Loving the haters

By Justin Kingsley

It was years ago but it’s the kind of Non Sequitur comic strip you’d cut out of the newspaper and pin to the board over the desk: a smiling God at his worktable, standing over a globe and pouring all kinds of ingredients into making Earth. Animals, plants and buildings, as well as a pinch of jerks and assholes –“just to make it interesting,” as God states in the caption.

Yes, we must love the haters.

Loving the haters is a fundamental rule of engagement for managing social networks: haters bring pages like Facebook to life. Let’s take Georges St-Pierre (full disclosure: GSP is one of my clients), as an example. He’s become more than a person: he’s a brand and online he behaves like one.
And though he’s universally loved, a pinch of haters makes his online presence all the more compelling.

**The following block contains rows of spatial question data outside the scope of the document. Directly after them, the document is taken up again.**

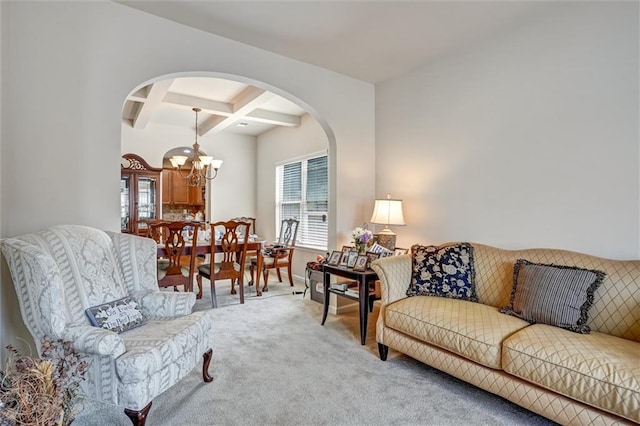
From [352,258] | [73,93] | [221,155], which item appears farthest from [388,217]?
[221,155]

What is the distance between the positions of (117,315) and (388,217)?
2.44m

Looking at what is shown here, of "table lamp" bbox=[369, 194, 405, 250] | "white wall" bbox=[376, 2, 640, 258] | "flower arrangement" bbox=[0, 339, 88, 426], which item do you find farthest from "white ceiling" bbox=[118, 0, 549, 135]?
"flower arrangement" bbox=[0, 339, 88, 426]

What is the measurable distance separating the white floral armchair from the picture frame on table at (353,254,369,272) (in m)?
1.42

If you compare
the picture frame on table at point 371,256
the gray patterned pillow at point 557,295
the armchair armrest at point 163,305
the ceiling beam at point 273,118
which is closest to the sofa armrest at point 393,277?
the picture frame on table at point 371,256

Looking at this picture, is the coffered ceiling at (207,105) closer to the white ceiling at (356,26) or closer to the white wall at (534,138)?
the white ceiling at (356,26)

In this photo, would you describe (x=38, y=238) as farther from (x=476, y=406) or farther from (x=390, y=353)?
(x=476, y=406)

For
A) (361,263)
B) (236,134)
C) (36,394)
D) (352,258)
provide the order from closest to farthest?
(36,394), (361,263), (352,258), (236,134)

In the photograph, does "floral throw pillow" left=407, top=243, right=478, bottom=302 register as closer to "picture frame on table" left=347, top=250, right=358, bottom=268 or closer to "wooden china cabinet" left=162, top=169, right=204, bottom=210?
"picture frame on table" left=347, top=250, right=358, bottom=268

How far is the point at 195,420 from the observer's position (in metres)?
1.88

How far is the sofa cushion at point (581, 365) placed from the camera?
4.89ft

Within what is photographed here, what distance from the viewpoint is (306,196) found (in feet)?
18.5

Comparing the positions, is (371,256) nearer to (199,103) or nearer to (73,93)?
(73,93)

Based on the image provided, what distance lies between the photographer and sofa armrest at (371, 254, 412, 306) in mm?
2676

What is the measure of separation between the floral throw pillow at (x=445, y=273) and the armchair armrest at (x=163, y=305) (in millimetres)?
1736
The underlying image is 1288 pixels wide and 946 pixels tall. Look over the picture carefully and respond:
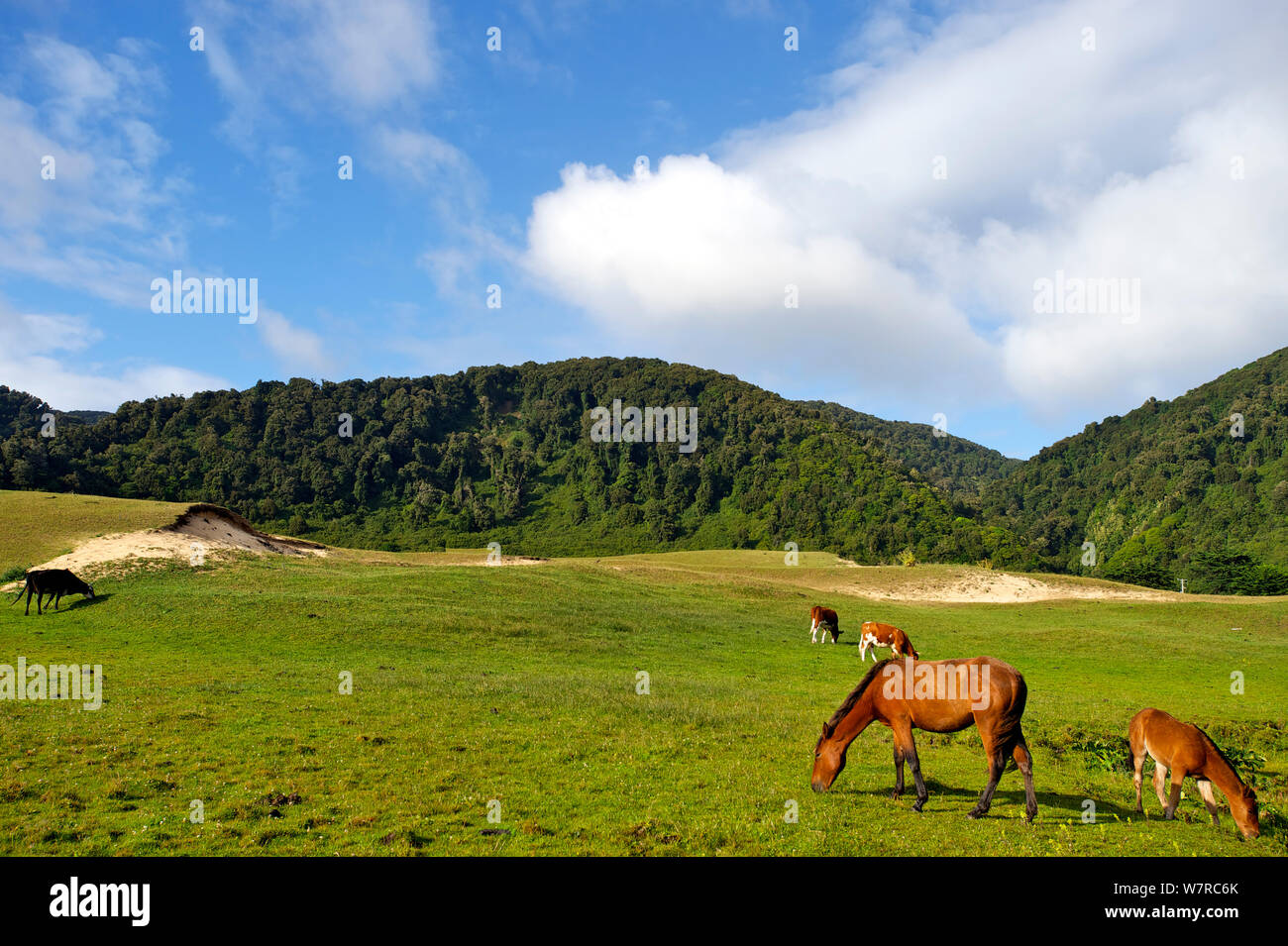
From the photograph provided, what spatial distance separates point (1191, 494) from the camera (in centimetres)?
15362

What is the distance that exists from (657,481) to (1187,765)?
166 meters

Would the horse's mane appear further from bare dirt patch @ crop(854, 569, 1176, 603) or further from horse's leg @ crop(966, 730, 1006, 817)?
bare dirt patch @ crop(854, 569, 1176, 603)

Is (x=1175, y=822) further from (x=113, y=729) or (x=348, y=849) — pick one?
(x=113, y=729)

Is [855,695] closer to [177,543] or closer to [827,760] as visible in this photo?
[827,760]

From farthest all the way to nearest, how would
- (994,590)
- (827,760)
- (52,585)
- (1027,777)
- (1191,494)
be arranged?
(1191,494)
(994,590)
(52,585)
(827,760)
(1027,777)

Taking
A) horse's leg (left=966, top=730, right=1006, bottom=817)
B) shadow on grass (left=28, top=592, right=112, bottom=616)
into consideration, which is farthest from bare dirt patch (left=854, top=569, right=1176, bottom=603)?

Georges posts messages to his 2.9 million Facebook fans weekly, asking questions and seeking opinion about mixed martial arts, diet and exercise, or just life in general. He shares photos, videos and inspirational quotes. The response to every post is instant, massive and fascinating.

Massive because GSP’s online interaction rate is at least 10 times, and often 20 times higher than any other sports star. And fascinating because of the contradictory responses – lovers and haters in one place. It means people are emotionally involved, and we love that.

Like any agency, one of our goals is to grow a Facebook page by fostering “likes.” Everybody wants to be liked. But we need to do something with those likes. We want real friends, truly social social media. We want people to go to GSP’s page and express themselves. We want suggestions, ideas, recommendations and opinions –even if they come from the haters.

Emotion is so much better than indifference. Sometimes it’s funny, because haters have all kinds of original ways of insulting brands. Sometimes it’s just silly. Who cares? Love or hate, the key for online interaction is what I call the multiplication factor: every negative message generates scores of positive reaction from core brand fans, from real friends. And that’s why we embrace the haters: because they compel brand lovers to stand up for the brand and what they believe in.

The reason is simple: when an unpaid person stands up for a brand, he or she becomes an undeniable voice for legitimacy. When the people say it, other people believe it. So let the people say it.

What’s even more interesting is how this trend has evolved thanks to online media. We’ve always known that brands have wanted to be connected to individuals. The good ones know whom to target first. We’ve known about early adopters and brand ambassadors and then influencers and now, in my favourite vernacular, tastemakers. A brand comes alive when the coolest people endorse it, at the right time, in the right place.

But the approach has evolved, and it’s not the brands’ doing. The equation has been reversed: people want to be connected to brands more than ever. It’s how they identify who they are and what they stand for.

The question is, why? Well, the GSP example is a good one.

People endorse and believe in Georges because of his values and what he stands for. He’s become much more than just a UFC star. He transcends his sport. He’s a symbol, an iconic champion who stands for excellence and humility. A great person shaped by his experience as a bullied youth. A people’s champion, with or without the belt.

By endorsing what he stands for, consumers are using GSP to communicate a small or big part of their own personality. Brand ambassadorship represents a chance to say “This is part of who I am” without having to go into the detail; a personality extension. It’s because brands have become better at telling their stories – where they come from, why and how. People take those stories and attach them to their own lives.

It wouldn’t have been possible before social media. Old World brands relied on radiation: one or two ineffective media to reach a whole slew of people with a memorable little message. It was a partial story at best.

Nowadays, brands must go through a collection of media to tell one great big “human” story to one person at a time – nano-communication. The individual chooses from a variety of online media, consumes the story his way, and shares it his way too.

Which means that the medium is just one in a multitude of tools. The brand is the message. And the consumer – love him or hate him – is the story.